## Problem:
Extract every line of the listing that contains the word "slab".

◆ ◆ ◆ ◆ ◆ ◆ ◆

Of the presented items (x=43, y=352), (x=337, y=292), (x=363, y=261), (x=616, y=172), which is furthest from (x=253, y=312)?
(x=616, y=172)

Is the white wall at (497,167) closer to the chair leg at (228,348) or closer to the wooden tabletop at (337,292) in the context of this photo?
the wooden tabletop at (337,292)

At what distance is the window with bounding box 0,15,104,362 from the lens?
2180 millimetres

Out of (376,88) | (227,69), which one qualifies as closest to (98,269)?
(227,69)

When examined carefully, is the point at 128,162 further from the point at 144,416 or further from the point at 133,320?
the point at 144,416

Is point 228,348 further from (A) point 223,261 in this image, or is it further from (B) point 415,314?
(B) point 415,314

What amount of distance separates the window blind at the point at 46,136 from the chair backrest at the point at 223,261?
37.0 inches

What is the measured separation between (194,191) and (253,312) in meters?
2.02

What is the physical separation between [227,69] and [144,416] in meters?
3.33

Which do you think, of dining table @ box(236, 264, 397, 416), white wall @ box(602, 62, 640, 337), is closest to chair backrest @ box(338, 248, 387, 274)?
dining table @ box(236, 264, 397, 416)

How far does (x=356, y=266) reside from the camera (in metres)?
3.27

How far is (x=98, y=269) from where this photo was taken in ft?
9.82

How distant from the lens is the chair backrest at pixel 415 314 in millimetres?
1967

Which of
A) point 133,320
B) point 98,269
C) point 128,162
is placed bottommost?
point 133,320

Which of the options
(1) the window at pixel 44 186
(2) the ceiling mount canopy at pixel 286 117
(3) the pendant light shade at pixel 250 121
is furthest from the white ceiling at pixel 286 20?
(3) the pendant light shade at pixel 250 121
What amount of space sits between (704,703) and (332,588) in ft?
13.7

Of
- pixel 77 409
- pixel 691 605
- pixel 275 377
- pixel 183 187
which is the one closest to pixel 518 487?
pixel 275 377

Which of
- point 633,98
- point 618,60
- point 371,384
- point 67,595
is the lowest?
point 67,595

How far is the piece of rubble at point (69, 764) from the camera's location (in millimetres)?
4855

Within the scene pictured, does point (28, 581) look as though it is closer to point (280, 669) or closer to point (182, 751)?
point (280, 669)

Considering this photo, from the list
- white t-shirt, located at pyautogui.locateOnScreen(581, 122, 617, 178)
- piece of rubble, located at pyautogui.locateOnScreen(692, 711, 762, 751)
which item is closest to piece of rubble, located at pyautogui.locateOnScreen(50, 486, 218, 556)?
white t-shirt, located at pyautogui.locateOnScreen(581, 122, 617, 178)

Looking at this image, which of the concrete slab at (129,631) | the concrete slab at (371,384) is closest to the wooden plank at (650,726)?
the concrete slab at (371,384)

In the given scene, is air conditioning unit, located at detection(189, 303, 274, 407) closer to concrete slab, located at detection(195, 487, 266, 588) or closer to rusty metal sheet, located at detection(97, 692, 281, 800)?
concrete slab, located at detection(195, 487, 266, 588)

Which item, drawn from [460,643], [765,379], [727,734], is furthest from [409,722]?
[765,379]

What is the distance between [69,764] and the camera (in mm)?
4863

◆ ◆ ◆ ◆ ◆ ◆ ◆

## Response:
Looking at this image, which of the concrete slab at (129,631) | the concrete slab at (371,384) is closest to the wooden plank at (650,726)?
the concrete slab at (371,384)
In the given scene, is air conditioning unit, located at detection(189, 303, 274, 407) closer to concrete slab, located at detection(195, 487, 266, 588) or closer to rusty metal sheet, located at detection(97, 692, 281, 800)?
concrete slab, located at detection(195, 487, 266, 588)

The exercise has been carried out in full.